Mriya Aid Inaugural Newsletter
Welcome to the Mriya Aid newsletter! Our apologies for the late start - but please join us in celebrating today’s launch of the newsletter with this inaugural first issue!
This week, high school graduates in Kharkiv celebrated their graduation on the ruins of their school that, along with 111 other schools in Ukraine, was shelled and completely destroyed by the occupying army.
A photo by Anna Episheva of her niece standing in a graduation dress on what remains of her school and a video of 10 high school graduates performing a dance on the ruins of the same school, School No. 134, have been widely circulated as a reminder of the resilience of Ukrainians and the criminality of the Russian regime.
The dance in the video is choreographed to Jerry Heil’s song, Mriya. The song (Ukrainian lyrics with English translation) expresses the pain and fear felt during the first weeks of devastation, and Kharkiv School No. 134 was completely destroyed only a few days into the invasion - but the need to defend and support Ukraine remains urgent today.
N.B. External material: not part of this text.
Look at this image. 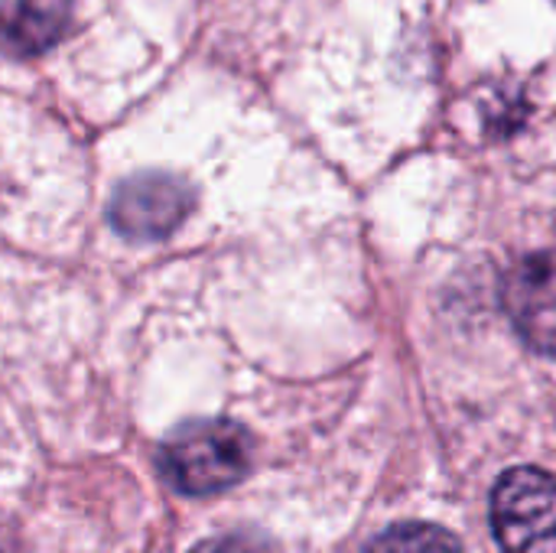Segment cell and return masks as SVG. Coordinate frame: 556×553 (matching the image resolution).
Masks as SVG:
<instances>
[{"mask_svg":"<svg viewBox=\"0 0 556 553\" xmlns=\"http://www.w3.org/2000/svg\"><path fill=\"white\" fill-rule=\"evenodd\" d=\"M254 440L225 417L189 420L176 427L160 447V476L182 495H215L238 486L251 473Z\"/></svg>","mask_w":556,"mask_h":553,"instance_id":"obj_1","label":"cell"},{"mask_svg":"<svg viewBox=\"0 0 556 553\" xmlns=\"http://www.w3.org/2000/svg\"><path fill=\"white\" fill-rule=\"evenodd\" d=\"M492 531L502 553H556V479L544 469H508L492 492Z\"/></svg>","mask_w":556,"mask_h":553,"instance_id":"obj_2","label":"cell"},{"mask_svg":"<svg viewBox=\"0 0 556 553\" xmlns=\"http://www.w3.org/2000/svg\"><path fill=\"white\" fill-rule=\"evenodd\" d=\"M192 212V186L173 173H137L111 199V225L130 241H163Z\"/></svg>","mask_w":556,"mask_h":553,"instance_id":"obj_3","label":"cell"},{"mask_svg":"<svg viewBox=\"0 0 556 553\" xmlns=\"http://www.w3.org/2000/svg\"><path fill=\"white\" fill-rule=\"evenodd\" d=\"M505 313L528 349L556 359V254L521 257L505 277Z\"/></svg>","mask_w":556,"mask_h":553,"instance_id":"obj_4","label":"cell"},{"mask_svg":"<svg viewBox=\"0 0 556 553\" xmlns=\"http://www.w3.org/2000/svg\"><path fill=\"white\" fill-rule=\"evenodd\" d=\"M75 16V0H0V46L13 55H42L59 46Z\"/></svg>","mask_w":556,"mask_h":553,"instance_id":"obj_5","label":"cell"},{"mask_svg":"<svg viewBox=\"0 0 556 553\" xmlns=\"http://www.w3.org/2000/svg\"><path fill=\"white\" fill-rule=\"evenodd\" d=\"M365 553H463V548L440 525L407 521V525H394L384 535H378L365 548Z\"/></svg>","mask_w":556,"mask_h":553,"instance_id":"obj_6","label":"cell"},{"mask_svg":"<svg viewBox=\"0 0 556 553\" xmlns=\"http://www.w3.org/2000/svg\"><path fill=\"white\" fill-rule=\"evenodd\" d=\"M189 553H261L251 541L244 538H212V541H202L195 544Z\"/></svg>","mask_w":556,"mask_h":553,"instance_id":"obj_7","label":"cell"}]
</instances>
We get closer to rebuilding Ukraine by first helping Ukrainian units on the front lines repel Russian shelling, bombing, looting, and occupation of Ukraine.
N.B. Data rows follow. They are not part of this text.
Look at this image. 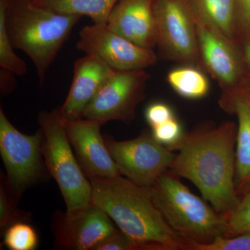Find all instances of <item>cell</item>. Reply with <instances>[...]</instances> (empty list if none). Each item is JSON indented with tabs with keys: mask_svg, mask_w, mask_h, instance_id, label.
Masks as SVG:
<instances>
[{
	"mask_svg": "<svg viewBox=\"0 0 250 250\" xmlns=\"http://www.w3.org/2000/svg\"><path fill=\"white\" fill-rule=\"evenodd\" d=\"M236 132L233 122L200 125L169 147L176 152L171 172L192 182L227 219L241 200L235 187Z\"/></svg>",
	"mask_w": 250,
	"mask_h": 250,
	"instance_id": "obj_1",
	"label": "cell"
},
{
	"mask_svg": "<svg viewBox=\"0 0 250 250\" xmlns=\"http://www.w3.org/2000/svg\"><path fill=\"white\" fill-rule=\"evenodd\" d=\"M92 203L103 210L134 243L136 250H187L153 202L148 188L118 175L88 179Z\"/></svg>",
	"mask_w": 250,
	"mask_h": 250,
	"instance_id": "obj_2",
	"label": "cell"
},
{
	"mask_svg": "<svg viewBox=\"0 0 250 250\" xmlns=\"http://www.w3.org/2000/svg\"><path fill=\"white\" fill-rule=\"evenodd\" d=\"M80 16L63 15L36 6L31 0H11L6 27L15 49L24 52L35 67L41 85Z\"/></svg>",
	"mask_w": 250,
	"mask_h": 250,
	"instance_id": "obj_3",
	"label": "cell"
},
{
	"mask_svg": "<svg viewBox=\"0 0 250 250\" xmlns=\"http://www.w3.org/2000/svg\"><path fill=\"white\" fill-rule=\"evenodd\" d=\"M148 188L166 223L184 241L208 244L228 234L226 216L192 193L170 170Z\"/></svg>",
	"mask_w": 250,
	"mask_h": 250,
	"instance_id": "obj_4",
	"label": "cell"
},
{
	"mask_svg": "<svg viewBox=\"0 0 250 250\" xmlns=\"http://www.w3.org/2000/svg\"><path fill=\"white\" fill-rule=\"evenodd\" d=\"M38 123L43 134L42 152L46 167L58 184L67 213L83 209L92 203V186L72 152L60 118L55 110L42 111Z\"/></svg>",
	"mask_w": 250,
	"mask_h": 250,
	"instance_id": "obj_5",
	"label": "cell"
},
{
	"mask_svg": "<svg viewBox=\"0 0 250 250\" xmlns=\"http://www.w3.org/2000/svg\"><path fill=\"white\" fill-rule=\"evenodd\" d=\"M42 130L33 135L23 134L0 108V154L6 169V183L18 200L48 172L42 159Z\"/></svg>",
	"mask_w": 250,
	"mask_h": 250,
	"instance_id": "obj_6",
	"label": "cell"
},
{
	"mask_svg": "<svg viewBox=\"0 0 250 250\" xmlns=\"http://www.w3.org/2000/svg\"><path fill=\"white\" fill-rule=\"evenodd\" d=\"M156 46L166 58L202 69L195 16L189 0H154Z\"/></svg>",
	"mask_w": 250,
	"mask_h": 250,
	"instance_id": "obj_7",
	"label": "cell"
},
{
	"mask_svg": "<svg viewBox=\"0 0 250 250\" xmlns=\"http://www.w3.org/2000/svg\"><path fill=\"white\" fill-rule=\"evenodd\" d=\"M149 79L145 70H115L85 107L82 118L102 125L110 121L129 124L144 100Z\"/></svg>",
	"mask_w": 250,
	"mask_h": 250,
	"instance_id": "obj_8",
	"label": "cell"
},
{
	"mask_svg": "<svg viewBox=\"0 0 250 250\" xmlns=\"http://www.w3.org/2000/svg\"><path fill=\"white\" fill-rule=\"evenodd\" d=\"M105 141L120 174L143 187H150L170 170L174 157V152L158 142L152 133H143L129 141L106 138Z\"/></svg>",
	"mask_w": 250,
	"mask_h": 250,
	"instance_id": "obj_9",
	"label": "cell"
},
{
	"mask_svg": "<svg viewBox=\"0 0 250 250\" xmlns=\"http://www.w3.org/2000/svg\"><path fill=\"white\" fill-rule=\"evenodd\" d=\"M194 16L202 68L218 82L222 92L232 90L246 82L250 76L239 42L225 36L195 13Z\"/></svg>",
	"mask_w": 250,
	"mask_h": 250,
	"instance_id": "obj_10",
	"label": "cell"
},
{
	"mask_svg": "<svg viewBox=\"0 0 250 250\" xmlns=\"http://www.w3.org/2000/svg\"><path fill=\"white\" fill-rule=\"evenodd\" d=\"M77 48L95 55L116 70H146L155 65L153 49L137 45L112 31L107 24H94L82 28Z\"/></svg>",
	"mask_w": 250,
	"mask_h": 250,
	"instance_id": "obj_11",
	"label": "cell"
},
{
	"mask_svg": "<svg viewBox=\"0 0 250 250\" xmlns=\"http://www.w3.org/2000/svg\"><path fill=\"white\" fill-rule=\"evenodd\" d=\"M112 221L93 203L75 213L58 212L52 221L54 245L59 250H94L118 230Z\"/></svg>",
	"mask_w": 250,
	"mask_h": 250,
	"instance_id": "obj_12",
	"label": "cell"
},
{
	"mask_svg": "<svg viewBox=\"0 0 250 250\" xmlns=\"http://www.w3.org/2000/svg\"><path fill=\"white\" fill-rule=\"evenodd\" d=\"M60 119L76 152L77 160L88 179L121 174L100 131L102 125L83 118Z\"/></svg>",
	"mask_w": 250,
	"mask_h": 250,
	"instance_id": "obj_13",
	"label": "cell"
},
{
	"mask_svg": "<svg viewBox=\"0 0 250 250\" xmlns=\"http://www.w3.org/2000/svg\"><path fill=\"white\" fill-rule=\"evenodd\" d=\"M218 103L238 119L235 187L241 199L250 191V77L236 88L222 92Z\"/></svg>",
	"mask_w": 250,
	"mask_h": 250,
	"instance_id": "obj_14",
	"label": "cell"
},
{
	"mask_svg": "<svg viewBox=\"0 0 250 250\" xmlns=\"http://www.w3.org/2000/svg\"><path fill=\"white\" fill-rule=\"evenodd\" d=\"M114 70L95 55L85 54L77 59L74 63L73 78L66 99L55 110L58 116L66 120L82 118L85 107Z\"/></svg>",
	"mask_w": 250,
	"mask_h": 250,
	"instance_id": "obj_15",
	"label": "cell"
},
{
	"mask_svg": "<svg viewBox=\"0 0 250 250\" xmlns=\"http://www.w3.org/2000/svg\"><path fill=\"white\" fill-rule=\"evenodd\" d=\"M154 0H119L112 9L106 24L117 34L140 46H156Z\"/></svg>",
	"mask_w": 250,
	"mask_h": 250,
	"instance_id": "obj_16",
	"label": "cell"
},
{
	"mask_svg": "<svg viewBox=\"0 0 250 250\" xmlns=\"http://www.w3.org/2000/svg\"><path fill=\"white\" fill-rule=\"evenodd\" d=\"M194 13L229 39L238 42L236 0H189Z\"/></svg>",
	"mask_w": 250,
	"mask_h": 250,
	"instance_id": "obj_17",
	"label": "cell"
},
{
	"mask_svg": "<svg viewBox=\"0 0 250 250\" xmlns=\"http://www.w3.org/2000/svg\"><path fill=\"white\" fill-rule=\"evenodd\" d=\"M119 0H31L36 6L63 15L88 16L94 24H106Z\"/></svg>",
	"mask_w": 250,
	"mask_h": 250,
	"instance_id": "obj_18",
	"label": "cell"
},
{
	"mask_svg": "<svg viewBox=\"0 0 250 250\" xmlns=\"http://www.w3.org/2000/svg\"><path fill=\"white\" fill-rule=\"evenodd\" d=\"M166 80L176 93L188 100L204 98L209 92L208 78L202 69L193 65H184L171 70Z\"/></svg>",
	"mask_w": 250,
	"mask_h": 250,
	"instance_id": "obj_19",
	"label": "cell"
},
{
	"mask_svg": "<svg viewBox=\"0 0 250 250\" xmlns=\"http://www.w3.org/2000/svg\"><path fill=\"white\" fill-rule=\"evenodd\" d=\"M18 200L6 183L5 175L0 182V229L4 233L6 229L20 222L30 223L31 213L20 209Z\"/></svg>",
	"mask_w": 250,
	"mask_h": 250,
	"instance_id": "obj_20",
	"label": "cell"
},
{
	"mask_svg": "<svg viewBox=\"0 0 250 250\" xmlns=\"http://www.w3.org/2000/svg\"><path fill=\"white\" fill-rule=\"evenodd\" d=\"M6 6L0 5V67L18 76L25 75L27 65L14 52L6 27Z\"/></svg>",
	"mask_w": 250,
	"mask_h": 250,
	"instance_id": "obj_21",
	"label": "cell"
},
{
	"mask_svg": "<svg viewBox=\"0 0 250 250\" xmlns=\"http://www.w3.org/2000/svg\"><path fill=\"white\" fill-rule=\"evenodd\" d=\"M4 243L11 250H33L38 246L39 236L29 223L20 222L5 230Z\"/></svg>",
	"mask_w": 250,
	"mask_h": 250,
	"instance_id": "obj_22",
	"label": "cell"
},
{
	"mask_svg": "<svg viewBox=\"0 0 250 250\" xmlns=\"http://www.w3.org/2000/svg\"><path fill=\"white\" fill-rule=\"evenodd\" d=\"M185 243L187 250H250V231L233 236H219L208 244Z\"/></svg>",
	"mask_w": 250,
	"mask_h": 250,
	"instance_id": "obj_23",
	"label": "cell"
},
{
	"mask_svg": "<svg viewBox=\"0 0 250 250\" xmlns=\"http://www.w3.org/2000/svg\"><path fill=\"white\" fill-rule=\"evenodd\" d=\"M226 236H233L250 231V191L241 197L239 203L228 217Z\"/></svg>",
	"mask_w": 250,
	"mask_h": 250,
	"instance_id": "obj_24",
	"label": "cell"
},
{
	"mask_svg": "<svg viewBox=\"0 0 250 250\" xmlns=\"http://www.w3.org/2000/svg\"><path fill=\"white\" fill-rule=\"evenodd\" d=\"M152 130L154 139L168 147L178 142L184 134L182 125L176 118L152 127Z\"/></svg>",
	"mask_w": 250,
	"mask_h": 250,
	"instance_id": "obj_25",
	"label": "cell"
},
{
	"mask_svg": "<svg viewBox=\"0 0 250 250\" xmlns=\"http://www.w3.org/2000/svg\"><path fill=\"white\" fill-rule=\"evenodd\" d=\"M236 31L238 42L250 39V0H236Z\"/></svg>",
	"mask_w": 250,
	"mask_h": 250,
	"instance_id": "obj_26",
	"label": "cell"
},
{
	"mask_svg": "<svg viewBox=\"0 0 250 250\" xmlns=\"http://www.w3.org/2000/svg\"><path fill=\"white\" fill-rule=\"evenodd\" d=\"M175 118L172 108L165 103H156L149 105L146 111V118L151 127L163 124Z\"/></svg>",
	"mask_w": 250,
	"mask_h": 250,
	"instance_id": "obj_27",
	"label": "cell"
},
{
	"mask_svg": "<svg viewBox=\"0 0 250 250\" xmlns=\"http://www.w3.org/2000/svg\"><path fill=\"white\" fill-rule=\"evenodd\" d=\"M94 250H136L134 243L121 230L104 240Z\"/></svg>",
	"mask_w": 250,
	"mask_h": 250,
	"instance_id": "obj_28",
	"label": "cell"
},
{
	"mask_svg": "<svg viewBox=\"0 0 250 250\" xmlns=\"http://www.w3.org/2000/svg\"><path fill=\"white\" fill-rule=\"evenodd\" d=\"M14 75L12 72L1 68V95H7L14 90Z\"/></svg>",
	"mask_w": 250,
	"mask_h": 250,
	"instance_id": "obj_29",
	"label": "cell"
},
{
	"mask_svg": "<svg viewBox=\"0 0 250 250\" xmlns=\"http://www.w3.org/2000/svg\"><path fill=\"white\" fill-rule=\"evenodd\" d=\"M243 58H244L245 62L248 70V74L250 77V39L243 42Z\"/></svg>",
	"mask_w": 250,
	"mask_h": 250,
	"instance_id": "obj_30",
	"label": "cell"
},
{
	"mask_svg": "<svg viewBox=\"0 0 250 250\" xmlns=\"http://www.w3.org/2000/svg\"><path fill=\"white\" fill-rule=\"evenodd\" d=\"M11 0H0V4H4L5 6H9Z\"/></svg>",
	"mask_w": 250,
	"mask_h": 250,
	"instance_id": "obj_31",
	"label": "cell"
}]
</instances>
Last week’s assertion by Putin that a 17th-century imperial and colonial order must be restored in Europe provides another reminder of the urgent need to help Ukrainians defend democracy and protect their right to exist.
Thank you for supporting Mriya Aid, a 100% volunteer Not-for-Profit sending non-lethal military and medical aid to Ukraine. Our network of experts in logistics, defense and security, and procurement get badly-needed reconnaissance and emergency gear directly to the front lines.
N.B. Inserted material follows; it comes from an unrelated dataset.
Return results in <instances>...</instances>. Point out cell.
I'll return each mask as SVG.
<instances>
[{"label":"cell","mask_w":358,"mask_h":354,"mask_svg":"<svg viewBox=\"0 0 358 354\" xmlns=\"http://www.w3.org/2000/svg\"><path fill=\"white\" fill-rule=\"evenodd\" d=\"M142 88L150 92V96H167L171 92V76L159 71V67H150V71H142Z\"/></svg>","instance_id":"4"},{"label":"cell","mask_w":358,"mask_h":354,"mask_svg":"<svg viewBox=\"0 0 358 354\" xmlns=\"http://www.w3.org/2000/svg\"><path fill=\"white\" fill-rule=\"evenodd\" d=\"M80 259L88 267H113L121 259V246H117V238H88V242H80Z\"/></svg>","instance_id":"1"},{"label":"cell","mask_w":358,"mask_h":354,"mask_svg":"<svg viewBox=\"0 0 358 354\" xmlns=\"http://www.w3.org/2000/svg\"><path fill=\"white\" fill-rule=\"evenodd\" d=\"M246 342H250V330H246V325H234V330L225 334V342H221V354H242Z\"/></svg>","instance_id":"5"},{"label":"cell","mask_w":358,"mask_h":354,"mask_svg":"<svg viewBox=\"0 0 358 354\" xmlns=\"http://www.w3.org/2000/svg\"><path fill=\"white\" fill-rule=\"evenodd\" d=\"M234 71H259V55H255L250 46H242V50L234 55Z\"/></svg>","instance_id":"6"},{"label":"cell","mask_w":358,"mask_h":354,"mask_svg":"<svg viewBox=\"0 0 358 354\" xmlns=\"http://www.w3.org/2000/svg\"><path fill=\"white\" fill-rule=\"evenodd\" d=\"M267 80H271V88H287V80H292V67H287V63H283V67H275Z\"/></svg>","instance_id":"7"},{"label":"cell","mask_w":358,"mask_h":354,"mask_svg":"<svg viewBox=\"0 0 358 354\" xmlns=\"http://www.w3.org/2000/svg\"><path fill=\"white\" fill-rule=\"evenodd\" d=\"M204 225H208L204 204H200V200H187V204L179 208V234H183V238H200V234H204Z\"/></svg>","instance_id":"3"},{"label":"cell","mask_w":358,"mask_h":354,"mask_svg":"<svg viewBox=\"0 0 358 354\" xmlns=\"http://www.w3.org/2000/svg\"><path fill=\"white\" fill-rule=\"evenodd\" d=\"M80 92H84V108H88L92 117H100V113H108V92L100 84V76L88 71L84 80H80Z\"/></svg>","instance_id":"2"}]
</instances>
By helping Ukraine repel and overcome the invading Russian army, together we can give today’s Ukrainian youth hope and a chance to rise above the broken pieces of their shattered world. Photographer Stanislaw Senyk set out to capture the pain of the war felt by the students of three graduating classes in Chernihiv so that the students’ future children could see and understand what their parents lived through and survived. He was struck by their strength, resilience, and ability to feel joy in their friendships despite being surrounded by destruction.
The poignancy of those moments captured in ten of Senyk’s photos posted on TheVillageUA reminds us all of the value and importance of freedom, democracy, and caring for others in their darkest days of need.